■ **Extract provided**
Image: Nathaniel Flakin

Originally published in Exberliner.

The latest polls show that a majority of Berliners are in favour of expropriating big landlords. According to a survey by public TV news rbb Abendschau and the newspaper Berliner Morgenpost, 47 percent of people in the city find expropriation good or somewhat good, while just 43 percent find it bad or somewhat bad.

With less than a month left until the vote on September 26, this is amazing news. As a communist, I have spent 20 years screaming from the rooftops about the need to expropriate big capitalists — this is the first time the majority has been on my side. Rents in the city have doubled in the past decade. With just about everyone worried about potentially losing their homes, people are ready for radical solutions.

Deutsche Wohnen und Co. enteignen (Expropriate Deutsche Wohnen und Co.) is campaigning with the slogan: “So Berlin remains our home.” A friend who moved here from New York City explained the danger. Back in the 1990s, people there told him not to worry. Yes, rents were rising, but gentrification would never be able to destroy New York’s rebellious character. Now, just a few decades later, Manhattan is an empty shell, with lots of housing kept empty by absentee investors, while the outer boroughs are increasingly unaffordable for working people. That could happen in Berlin.

That’s why so many people are calling for “socialisation,” which is allowed by Article 15 of Germany’s Basic Law. Opponents say that we can’t just confiscate property of these international financial speculators. But it’s not like they built anything themselves. Their holdings are made up largely of former public housing, which was paid for by tax payers. In the early 2000s, these companies snapped up almost 200,000 apartments for cents on the euro in a fire sale of privatisation.

Manhattan is an empty shell, with lots of housing kept empty by absentee investors, while the outer boroughs are increasingly unaffordable for working people. That could happen in Berlin.

Privatise, by the way, comes from the Latin privare — meaning “to steal.” That is not the only criminal activity going on with renting.

A recent investigation by Der Spiegel shows that Germany is “a paradise for money launderers.” Criminals from around the world are taking their dirty money to Germany, and a lot of that goes into the “non-financial sector,” which includes yachts and luxury cars, but also realty. The government estimates that €30 billion ($35.6 billion) is laundered each year in this country — independent experts put that number closer to €100 billion ($118.7 billion).

If someone has tens of millions of euros from trafficking cocaine, they can bring it to Berlin and buy an apartment building. It’s no problem to pay in cash — imagine someone plopping a sack full of small bills onto the table, like a criminal Santa Claus. Astoundingly, such transactions are neither illegal in the eyes of the tax authorities, nor particularly strange in the eyes of realty brokers.

The referendum calls for any company with more than 3,000 housing units to be expropriated. All together, this should make up more than 200,000 apartments across the city. No one, however, knows for sure. Even the city administration can’t figure out who actually owns between one fourth and one half of properties in the city — everything is hidden behind offshore shell companies.

■ **Given information**
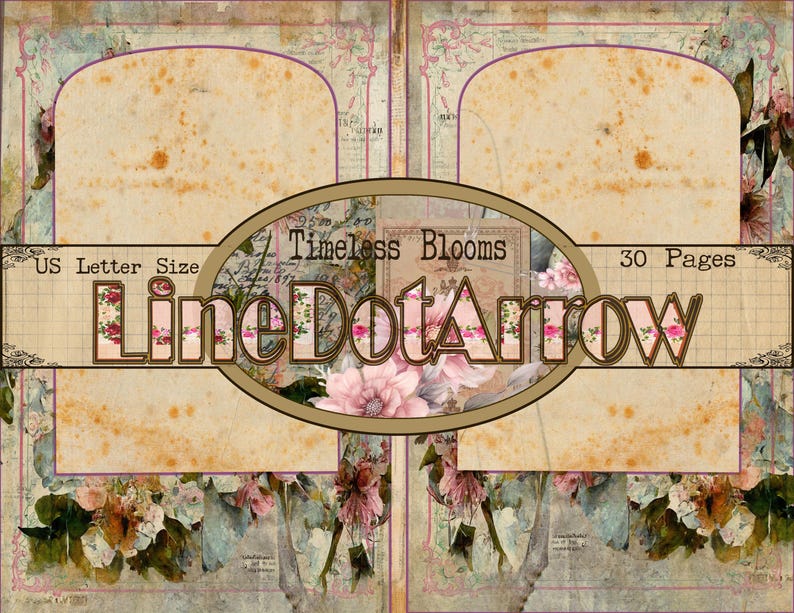 May include: A vintage scrapbook page with a floral theme. The design features a central oval with the text "LineDotArrow" and "Timeless Blooms." The page includes floral illustrations, aged paper textures, and the text "US Letter Size" and "30 Pages."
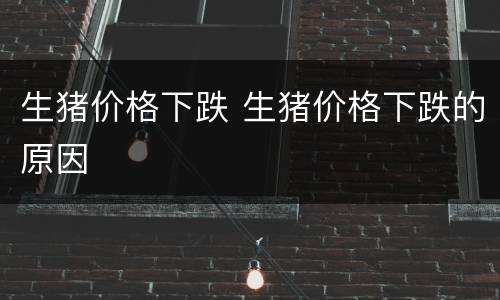 生猪价格下跌 生猪价格下跌的原因
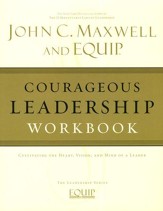 EQUIP Leadership Series: Courageous Leadership Workbook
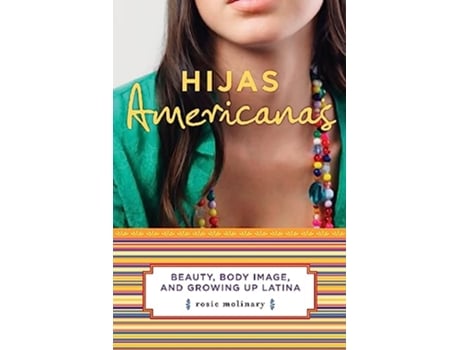 Livro Hijas Americanas de Rosie Molinary (Inglês)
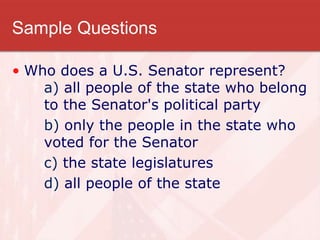 Sample Questions
• Who does a U.S. Senator represent?
a) all people of the state who belong
to the Senator's political party
b) only the people in the state who
voted for the Senator
c) the state legislatures
d) all people of the state
 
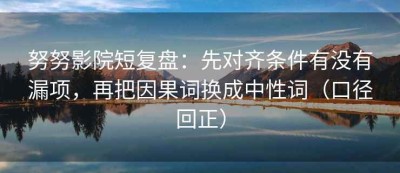 努努影院短复盘：先对齐条件有没有漏项，再把因果词换成中性词（口径回正）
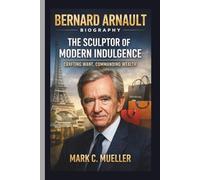 BERNARD ARNAULT: THE SCULPTOR OF MODERN INDULGENCE CRAFTING WANT, COMMANDING WEALTH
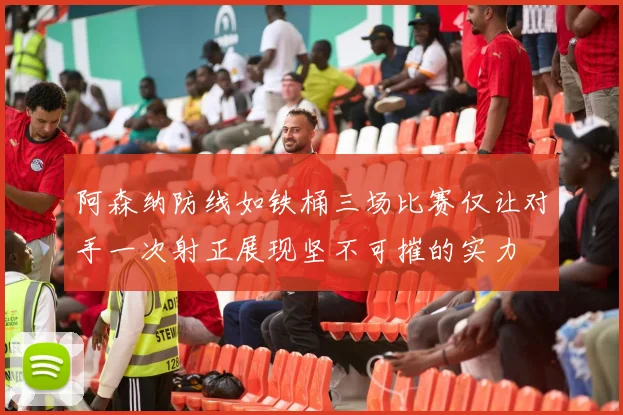 阿森纳防线如铁桶三场比赛仅让对手一次射正展现坚不可摧的实力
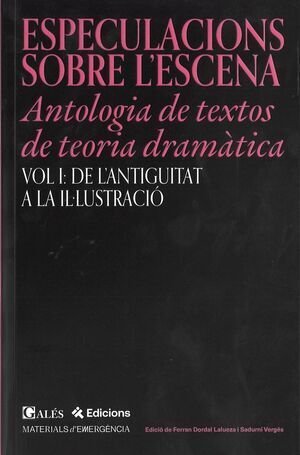 ESPECULACIONS SOBRE L'ESCENA. ANTOLOGIA DE TEXTOS DE TEORIA DRAMATICA, de AA.VV. | portada del libro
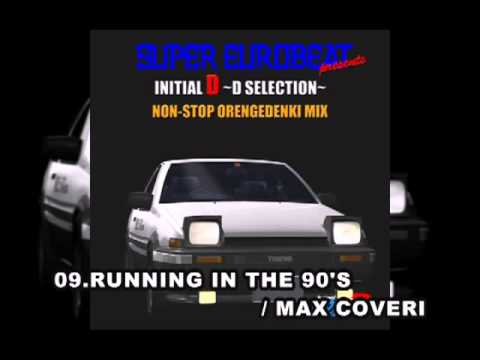 Super Eurobeat Initial D ~D Selection~ Non Stop by Orengedenki Mix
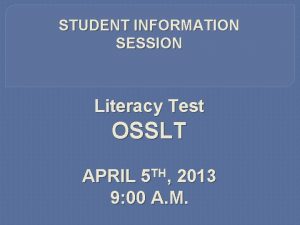 STUDENT INFORMATION SESSION Literacy Test OSSLT APRIL 5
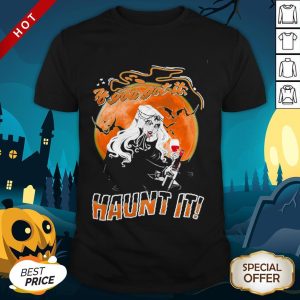 If You Got It Haunt It Wine Halloween Shirt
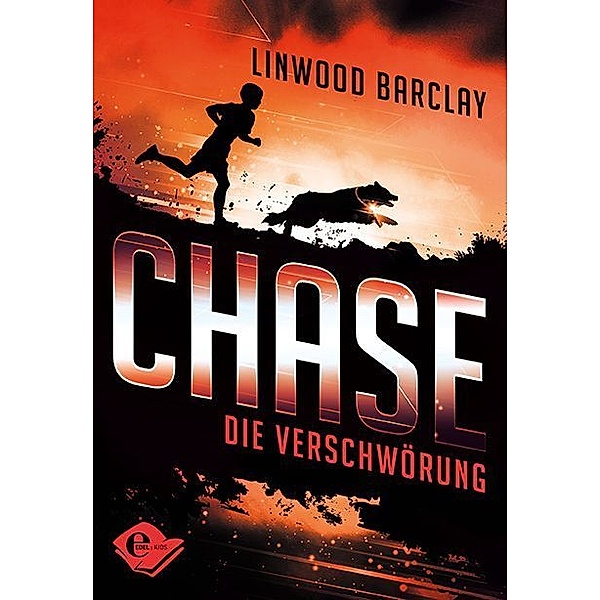 Die Verschwörung / Chase Bd.2, Linwood Barclay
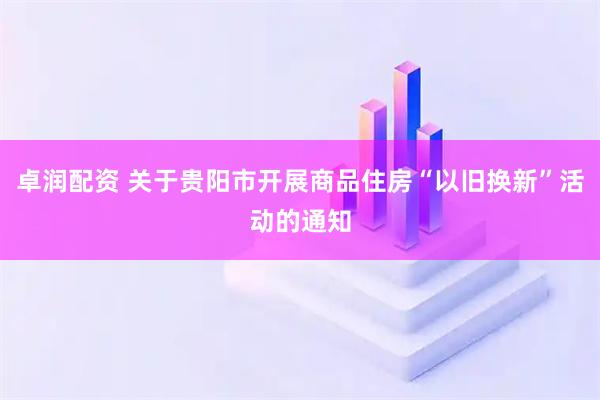 卓润配资 关于贵阳市开展商品住房“以旧换新”活动的通知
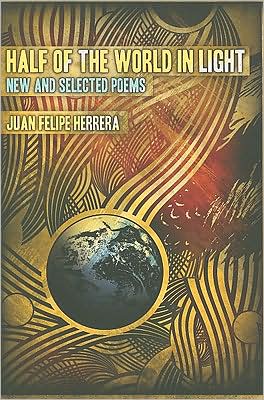 Cover for Juan Felipe Herrera · Half of the World in Light: New and Selected Poems - Camino del Sol (Paperback Book) (2008)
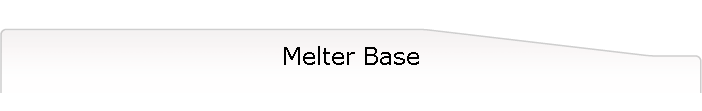 Melter Base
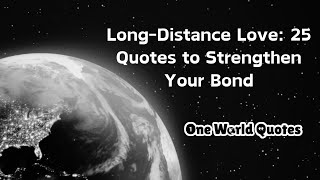 LongDistance Love 25 Quotes to Strengthen Your Bond  oneworldquotes longdistancerelationship [upl. by Ainaznat]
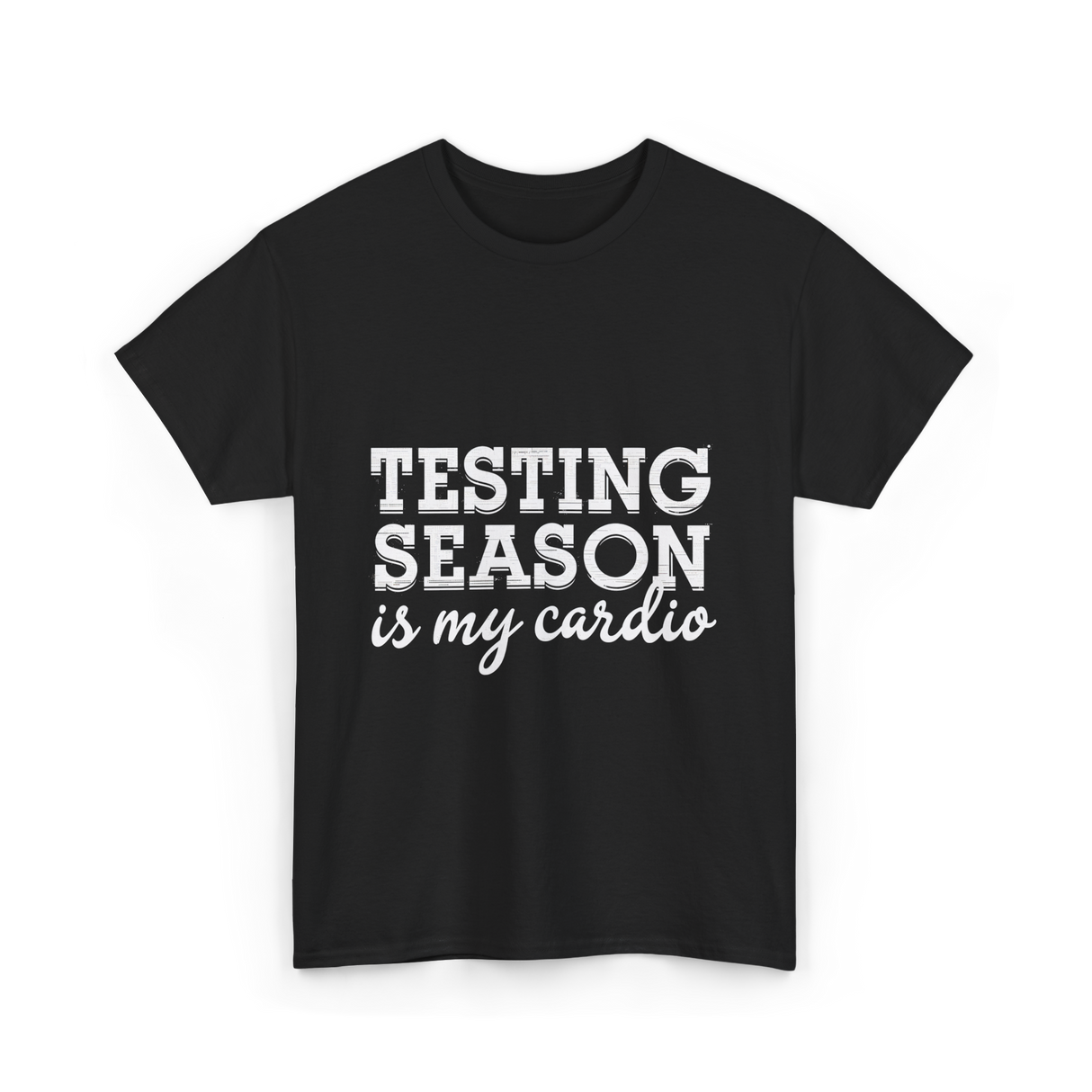 Testing Season is My Cardio T-Shirt - Black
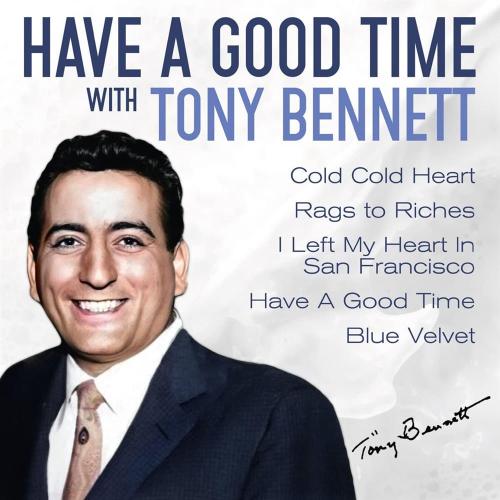 Have A Good Time With Tony Bennett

■ **Problem details**
Write the next part of the piece on the Berlin vote to expropriate big landlords, going on from its last sentence.

■ **Answer to the problem**
But won’t expropriation just turn us into the GDR, i.e. the German Democratic Republic, i.e. East Germany? There is so much to criticise about that Stalinist statelet — critical communists like me often got thrown into prison. But housing is actually something the East Germans did right.

In that terribly poor country, every resident had a constitutional right to a home. Rents were so low as to be symbolic. No one was homeless. The GDR built between two and three million apartments in the prefabricated concrete style known as Plattenbau. At the same time, many older buildings in inner-city neighbourhoods were left to decay — which one can certainly criticise from an architectural point of view. But people would just move into the empty homes, and the “People’s Police” generally didn’t care.

Let’s compare that to today’s system in an infinitely wealthier country. Right now, thousands of Berliners have no home at all. Far more people lack enough space to have any privacy. Meanwhile, an unknown but large number of properties are kept empty by investors. The government spends millions of euros to violently eject people from their homes, so that the buildings can stand empty.

Comparing the two Germanys, it would seem that not-for-profit housing works well. But that’s beside the point: no one is calling for the resurrection of the GDR. The campaign is calling for a new public housing company under the democratic control of renters. And would anyone like to speak up against democracy? Would they argue that housing should remain in the hands of mafia bosses and investment funds, rather than in the hands of the people?

We should criticise the GDR for its lack of democracy, but we should defend democracy in every sphere of life.

And speaking of democracy: every third person in Berlin is excluded from voting. This includes people under 18, but the biggest group is the 789,000 people without German citizenship. There are areas of Neukölln where more than 60 percent of people cannot vote. These are also areas where former public housing projects have been privatised, and now big landlords are jacking up rents while allowing buildings to rot.

As the activist Ferat Ali Kocak has said, his grandfather has been in Berlin for over 50 years — that is longer than the companies Deutsche Wohnen and Vonovia have existed together. Yet the grandfather has no voice when it comes to housing policy, and the big landlords do.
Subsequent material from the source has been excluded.